RES - SHR is showing a similar increase to what smem is reporting.
— Theron
On Thu, Aug 25, 2016 at 11:25 AM, Tom Lane <tgl@sss.pgh.pa.us> wrote:
Theron Luhn <theron@luhn.com> writes: >> If it's not an outright leak, it's probably consumption of cache space. >> We cache stuff that we've read from system catalogs, so sessions that >> touch lots of tables (like thousands) can grow due to that. Another >> possible source of large cache consumption is calling lots-and-lots of >> plpgsql functions.
> I have a reasonable number of tables (around 50) and very few plpgsql > functions.
Doesn't sound like a lot ...
>> If the same query, repeated over and over, causes memory to continue >> to grow, I'd call it a leak (ie bug). If repeat executions consume >> no additional memory then it's probably intentional caching behavior.
> So kind of a combination of the two: Memory usage increases up to a > certain point but then plateaus. So... cache? It's ~100MB increase, > though, which seems an excessive amount. What could be taking up that much > cache?
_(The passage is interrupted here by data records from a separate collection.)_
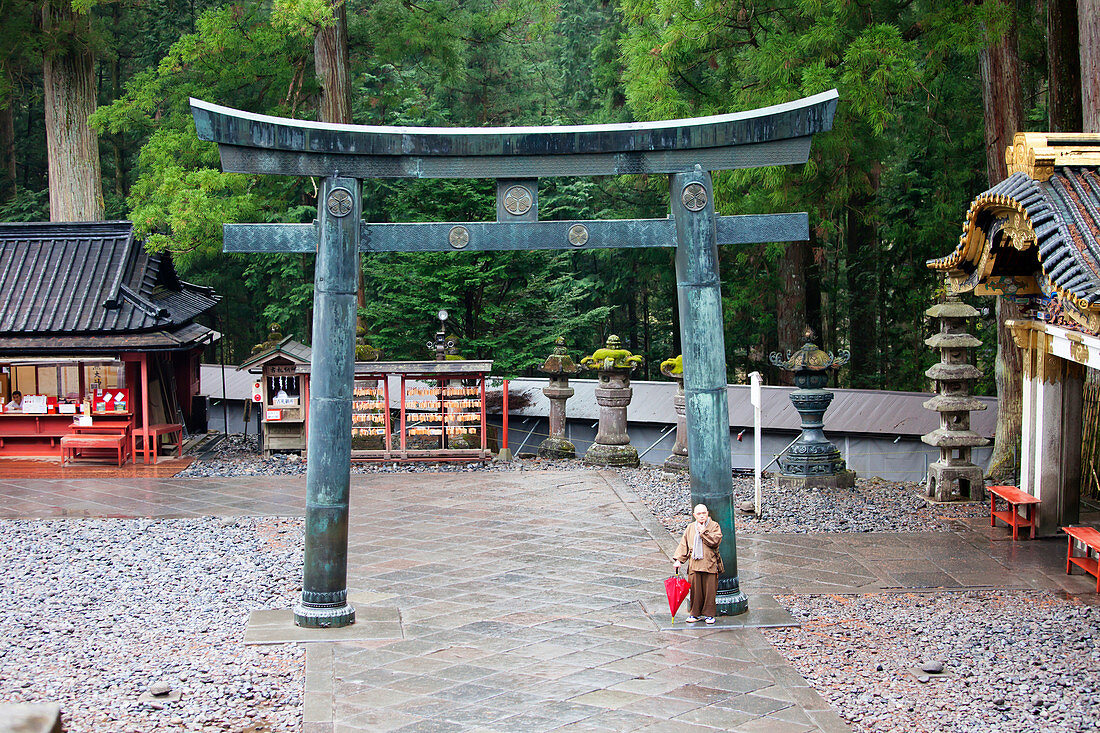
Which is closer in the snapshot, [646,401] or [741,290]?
[646,401]

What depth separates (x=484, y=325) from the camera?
22.9 meters

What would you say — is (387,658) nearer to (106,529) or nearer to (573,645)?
(573,645)

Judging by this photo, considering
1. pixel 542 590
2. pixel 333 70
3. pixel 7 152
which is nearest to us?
pixel 542 590

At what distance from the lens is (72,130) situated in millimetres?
19891

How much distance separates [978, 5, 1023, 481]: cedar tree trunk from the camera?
535 inches

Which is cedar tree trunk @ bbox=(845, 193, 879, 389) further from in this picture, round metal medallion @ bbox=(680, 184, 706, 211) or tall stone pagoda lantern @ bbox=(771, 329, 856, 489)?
round metal medallion @ bbox=(680, 184, 706, 211)

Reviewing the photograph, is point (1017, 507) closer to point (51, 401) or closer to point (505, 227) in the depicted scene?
point (505, 227)

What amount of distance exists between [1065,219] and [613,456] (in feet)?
25.7

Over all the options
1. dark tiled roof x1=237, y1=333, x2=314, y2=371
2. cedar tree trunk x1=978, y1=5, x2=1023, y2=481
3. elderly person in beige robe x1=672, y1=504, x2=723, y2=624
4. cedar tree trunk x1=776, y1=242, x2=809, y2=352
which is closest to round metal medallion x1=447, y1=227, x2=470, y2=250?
elderly person in beige robe x1=672, y1=504, x2=723, y2=624

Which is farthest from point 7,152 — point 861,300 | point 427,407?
point 861,300

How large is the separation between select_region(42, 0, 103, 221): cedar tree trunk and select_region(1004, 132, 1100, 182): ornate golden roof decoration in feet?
56.5

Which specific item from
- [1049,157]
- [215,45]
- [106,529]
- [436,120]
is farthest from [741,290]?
[106,529]

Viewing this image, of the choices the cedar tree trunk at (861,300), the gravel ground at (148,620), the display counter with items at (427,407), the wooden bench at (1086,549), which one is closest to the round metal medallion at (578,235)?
the gravel ground at (148,620)

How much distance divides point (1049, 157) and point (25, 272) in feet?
49.2
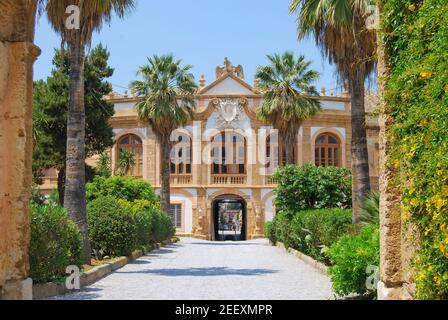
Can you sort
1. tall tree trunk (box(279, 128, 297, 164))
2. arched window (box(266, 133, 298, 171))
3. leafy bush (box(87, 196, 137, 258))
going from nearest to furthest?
leafy bush (box(87, 196, 137, 258)), tall tree trunk (box(279, 128, 297, 164)), arched window (box(266, 133, 298, 171))

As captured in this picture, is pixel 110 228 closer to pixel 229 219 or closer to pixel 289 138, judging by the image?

Hmm. I find it mighty suspicious that the USS, PSS, and RSS numbers are all increasing to pretty much the same tune, ie from very little to circa 100MB. I think there is a decent chance that smem is not doing what it says on the tin, and in fact is including shared memory consumption in "USS". In which case the apparent leak just corresponds to the process gradually touching more and more of the shared buffer arena. (If your shared_buffers settings is not somewhere near 100MB, then this theory breaks down.)
It would be worth using plain old top to watch this process. We have enough experience with that to be pretty sure how to interpret its numbers: "RES minus SHR" is the value to be worried about.